We are inviting the media personnel, cooperating partners, and Government to
support the new path which we wish to take in coming up with a truly
independent Self- Regulation mechanism.
To this effect, a position paper is being prepared to be submitted to the
relevant bodies13.

Similarly, one of the FGD discussants noted that:
The type of regulation we need is co-regulation; where there is the
government, general public and media. We cannot only have dualregulation because our client’s voices are also important; therefore we
need the general public because they also tell us our behaviors, attitudes
and issues. Self-regulation is not entirely possible, because already as
the media we have failed to manage ourselves; so we need the general
public to manage us but not in an authoritative way.
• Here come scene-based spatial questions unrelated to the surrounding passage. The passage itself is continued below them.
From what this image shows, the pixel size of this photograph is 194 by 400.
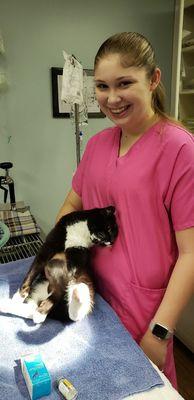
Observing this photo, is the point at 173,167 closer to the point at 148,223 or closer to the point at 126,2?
the point at 148,223

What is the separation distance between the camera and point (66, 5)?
1.69 m

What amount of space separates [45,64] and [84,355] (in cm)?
151

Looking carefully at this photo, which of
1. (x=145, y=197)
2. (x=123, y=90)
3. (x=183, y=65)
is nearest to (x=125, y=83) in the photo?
(x=123, y=90)

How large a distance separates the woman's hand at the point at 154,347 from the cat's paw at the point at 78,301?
0.51 ft

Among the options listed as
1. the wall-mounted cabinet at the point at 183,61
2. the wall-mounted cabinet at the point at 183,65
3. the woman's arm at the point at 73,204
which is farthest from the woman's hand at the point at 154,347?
the wall-mounted cabinet at the point at 183,61

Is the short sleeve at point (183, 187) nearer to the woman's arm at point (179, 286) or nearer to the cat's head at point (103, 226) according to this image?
the woman's arm at point (179, 286)

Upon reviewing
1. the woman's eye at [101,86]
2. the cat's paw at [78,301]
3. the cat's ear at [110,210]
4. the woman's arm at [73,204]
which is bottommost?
the cat's paw at [78,301]

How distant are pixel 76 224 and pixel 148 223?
0.21m

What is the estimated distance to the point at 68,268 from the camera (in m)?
0.80

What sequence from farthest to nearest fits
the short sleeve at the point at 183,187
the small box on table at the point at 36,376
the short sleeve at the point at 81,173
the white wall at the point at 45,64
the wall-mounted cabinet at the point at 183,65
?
1. the wall-mounted cabinet at the point at 183,65
2. the white wall at the point at 45,64
3. the short sleeve at the point at 81,173
4. the short sleeve at the point at 183,187
5. the small box on table at the point at 36,376

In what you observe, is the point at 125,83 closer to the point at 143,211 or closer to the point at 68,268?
the point at 143,211

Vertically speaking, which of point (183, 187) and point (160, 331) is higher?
point (183, 187)

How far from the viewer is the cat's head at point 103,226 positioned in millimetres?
787

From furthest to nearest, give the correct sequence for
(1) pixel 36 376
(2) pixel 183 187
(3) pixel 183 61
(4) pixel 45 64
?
(3) pixel 183 61
(4) pixel 45 64
(2) pixel 183 187
(1) pixel 36 376
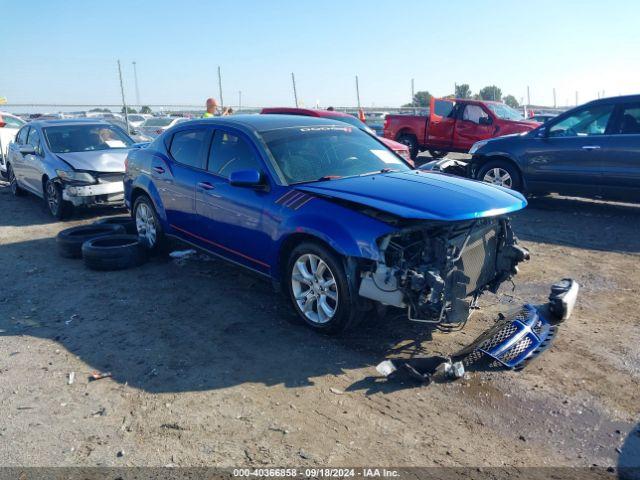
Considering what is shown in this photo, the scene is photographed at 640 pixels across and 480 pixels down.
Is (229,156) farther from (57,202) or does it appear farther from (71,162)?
(57,202)

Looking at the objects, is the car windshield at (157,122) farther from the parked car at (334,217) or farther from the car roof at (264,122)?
the car roof at (264,122)

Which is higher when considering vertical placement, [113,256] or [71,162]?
[71,162]

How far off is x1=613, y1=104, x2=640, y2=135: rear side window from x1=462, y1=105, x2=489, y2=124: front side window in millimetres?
6863

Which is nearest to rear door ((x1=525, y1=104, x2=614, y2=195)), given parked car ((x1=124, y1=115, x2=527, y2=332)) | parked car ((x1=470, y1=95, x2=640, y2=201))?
parked car ((x1=470, y1=95, x2=640, y2=201))

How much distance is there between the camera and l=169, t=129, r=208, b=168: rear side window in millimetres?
5840

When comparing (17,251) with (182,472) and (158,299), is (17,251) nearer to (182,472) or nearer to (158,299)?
(158,299)

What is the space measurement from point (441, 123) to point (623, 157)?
25.7 feet

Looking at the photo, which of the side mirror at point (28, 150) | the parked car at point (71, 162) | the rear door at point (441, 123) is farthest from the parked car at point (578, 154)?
the side mirror at point (28, 150)

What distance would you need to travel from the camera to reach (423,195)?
13.9 ft


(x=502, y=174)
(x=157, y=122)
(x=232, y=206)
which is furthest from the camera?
(x=157, y=122)

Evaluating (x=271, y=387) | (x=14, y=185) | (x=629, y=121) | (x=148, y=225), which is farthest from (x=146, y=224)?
Answer: (x=629, y=121)

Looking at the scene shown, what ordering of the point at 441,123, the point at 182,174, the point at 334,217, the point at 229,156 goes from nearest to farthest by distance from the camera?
the point at 334,217, the point at 229,156, the point at 182,174, the point at 441,123

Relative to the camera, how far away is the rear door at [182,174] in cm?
581

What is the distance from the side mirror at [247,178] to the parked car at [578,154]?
6097mm
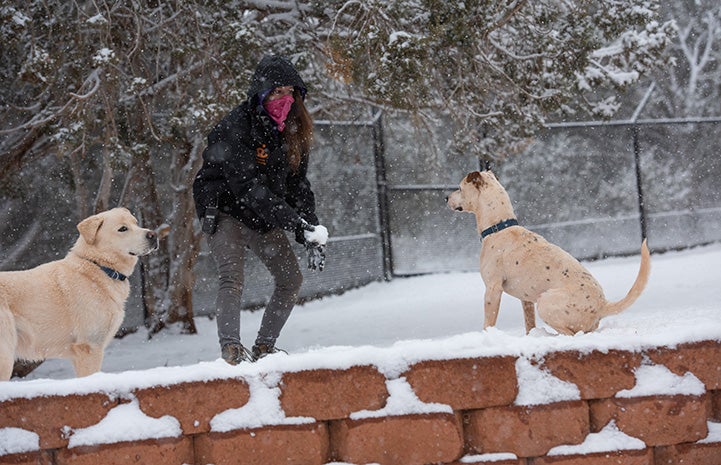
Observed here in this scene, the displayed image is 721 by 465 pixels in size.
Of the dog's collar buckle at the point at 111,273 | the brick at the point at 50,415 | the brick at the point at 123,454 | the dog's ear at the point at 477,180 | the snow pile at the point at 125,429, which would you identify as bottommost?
the brick at the point at 123,454

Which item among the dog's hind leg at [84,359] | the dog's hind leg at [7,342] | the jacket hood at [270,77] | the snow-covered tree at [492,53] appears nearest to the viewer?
the dog's hind leg at [7,342]

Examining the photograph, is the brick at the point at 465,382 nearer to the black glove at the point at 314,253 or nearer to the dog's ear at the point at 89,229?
the black glove at the point at 314,253

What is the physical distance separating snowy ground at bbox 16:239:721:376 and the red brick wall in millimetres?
3931

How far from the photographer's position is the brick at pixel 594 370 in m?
2.94

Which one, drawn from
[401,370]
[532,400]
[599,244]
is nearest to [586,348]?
[532,400]

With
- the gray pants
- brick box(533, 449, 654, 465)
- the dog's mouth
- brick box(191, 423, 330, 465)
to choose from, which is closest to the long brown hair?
the gray pants

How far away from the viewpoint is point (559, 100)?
26.2 feet

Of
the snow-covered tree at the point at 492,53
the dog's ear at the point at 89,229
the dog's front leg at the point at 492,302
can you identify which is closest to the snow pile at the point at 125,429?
the dog's ear at the point at 89,229

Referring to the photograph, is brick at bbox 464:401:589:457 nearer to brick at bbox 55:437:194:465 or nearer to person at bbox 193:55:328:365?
brick at bbox 55:437:194:465

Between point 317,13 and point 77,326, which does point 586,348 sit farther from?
point 317,13

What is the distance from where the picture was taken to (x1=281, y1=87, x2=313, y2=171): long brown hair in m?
4.80

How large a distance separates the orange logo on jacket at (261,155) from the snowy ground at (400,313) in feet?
8.33

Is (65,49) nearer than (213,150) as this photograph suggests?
No

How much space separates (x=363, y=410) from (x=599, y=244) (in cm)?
983
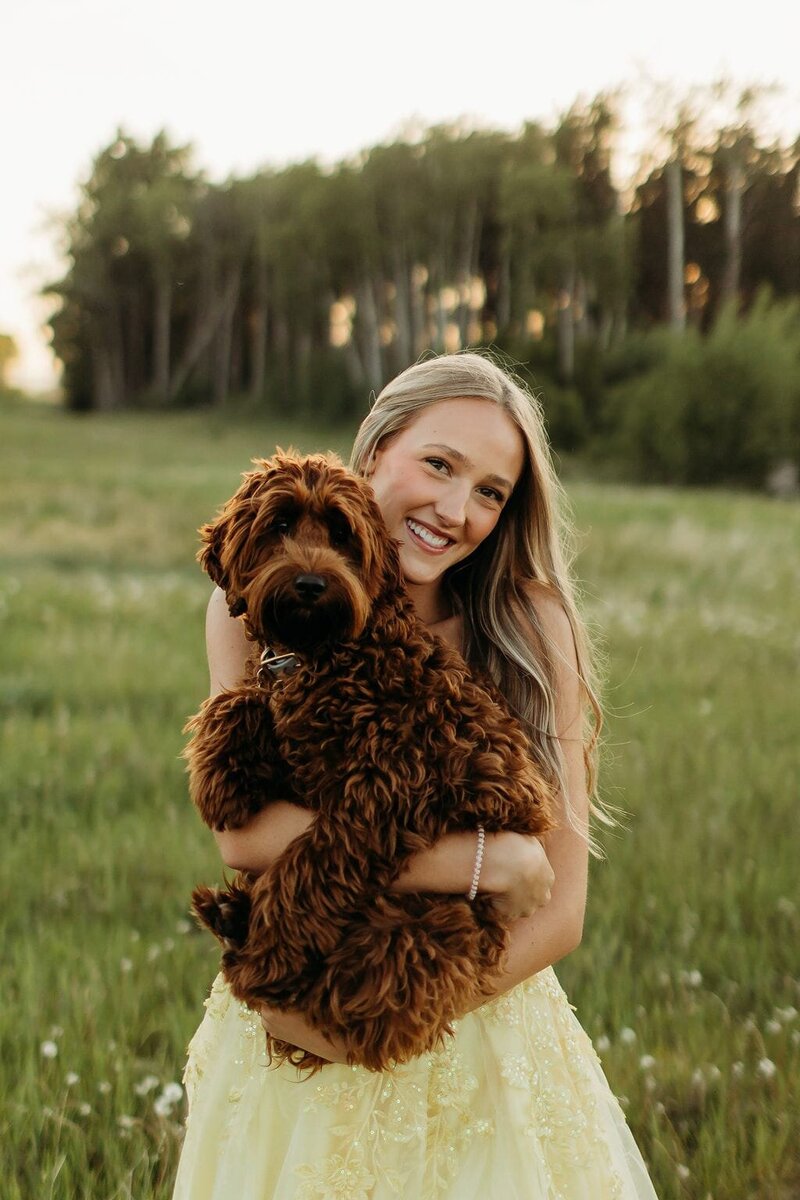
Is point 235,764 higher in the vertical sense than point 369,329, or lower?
lower

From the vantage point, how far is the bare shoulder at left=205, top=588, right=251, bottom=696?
2486mm

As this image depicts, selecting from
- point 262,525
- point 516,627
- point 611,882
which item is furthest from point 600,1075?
point 611,882

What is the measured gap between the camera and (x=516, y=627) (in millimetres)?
2646

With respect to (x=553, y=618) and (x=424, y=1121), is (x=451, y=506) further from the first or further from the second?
(x=424, y=1121)

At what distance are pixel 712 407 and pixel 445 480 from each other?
1086 inches

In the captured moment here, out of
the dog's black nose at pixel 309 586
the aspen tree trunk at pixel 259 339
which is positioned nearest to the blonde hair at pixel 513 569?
the dog's black nose at pixel 309 586

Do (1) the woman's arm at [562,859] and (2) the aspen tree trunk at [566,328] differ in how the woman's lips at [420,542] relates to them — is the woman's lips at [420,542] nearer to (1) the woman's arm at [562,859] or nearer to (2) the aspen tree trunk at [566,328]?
(1) the woman's arm at [562,859]

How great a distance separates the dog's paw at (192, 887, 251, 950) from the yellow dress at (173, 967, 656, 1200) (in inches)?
15.1

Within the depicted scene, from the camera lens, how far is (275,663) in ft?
6.80

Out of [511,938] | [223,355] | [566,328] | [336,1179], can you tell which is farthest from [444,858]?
[223,355]

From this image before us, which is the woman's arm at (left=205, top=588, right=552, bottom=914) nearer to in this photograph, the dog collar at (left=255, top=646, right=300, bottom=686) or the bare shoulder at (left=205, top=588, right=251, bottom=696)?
the dog collar at (left=255, top=646, right=300, bottom=686)

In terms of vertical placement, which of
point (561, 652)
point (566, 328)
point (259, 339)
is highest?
point (259, 339)

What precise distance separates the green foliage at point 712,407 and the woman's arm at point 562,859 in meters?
26.7

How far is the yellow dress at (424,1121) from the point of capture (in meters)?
2.18
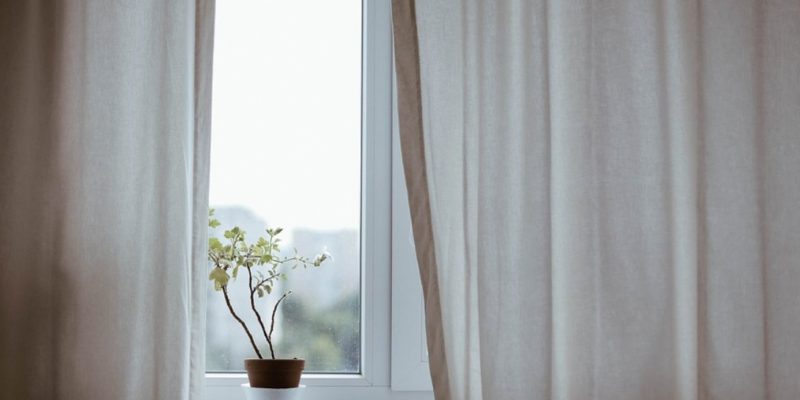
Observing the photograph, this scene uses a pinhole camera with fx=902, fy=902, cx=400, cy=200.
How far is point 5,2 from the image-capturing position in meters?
2.01

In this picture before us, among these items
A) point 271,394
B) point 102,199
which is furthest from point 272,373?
point 102,199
With regard to the current withdrawal from the process by some stakeholders
and the prospects of the Bill succeeding, one FGD discussant observed that:
The enactment of the Bill may succeed, except the stage that it is at
where some bodies are pulling out is a source of concern. It may be
passed but it might not have the support of the owners-us the media
practitioners

Another notable issue with the proposed “statutory-self regulation” of the
media is the current harsh legal environment which has a cocktail of legal
provisions that are arbitrary and inimical to the freedom of the press14.
Further, and as stated in the preamble on media regulation above, there exists
very weak protection of media practitioners, who have continued to face
various vices such as political violence and intimidation as well as arbitrary
arrests. As such, caution must be exercised in introducing further statutory
regulations with punitive sanctions that will exacerbate the already grave
situation. This could, in essence, lead to a situation of regulating an already
“suppressed” profession.

13

See https://www.lusakatimes.com/2022/06/16/media-liaison-committee-expresses-shock-at-the-rejectionof-the-draft-bill/
14
In 1999, a report on necessary media law reforms was released in what is now famously called the ‘Sangwa
Report”. See https://issuu.com/misa_zambia_publications/docs/sangwa-report-on-law-reform. Several
reports and listings of laws in the Constitution and other statutes have been produced, while several
journalists have been arrested and arbitrarily charged under some of the identified laws. The laws include
Defamation of the President, Sedition, State Security and secrecy provisions, laws on Obscenity and the Cyber
Crime and Cyber Security Act, among others.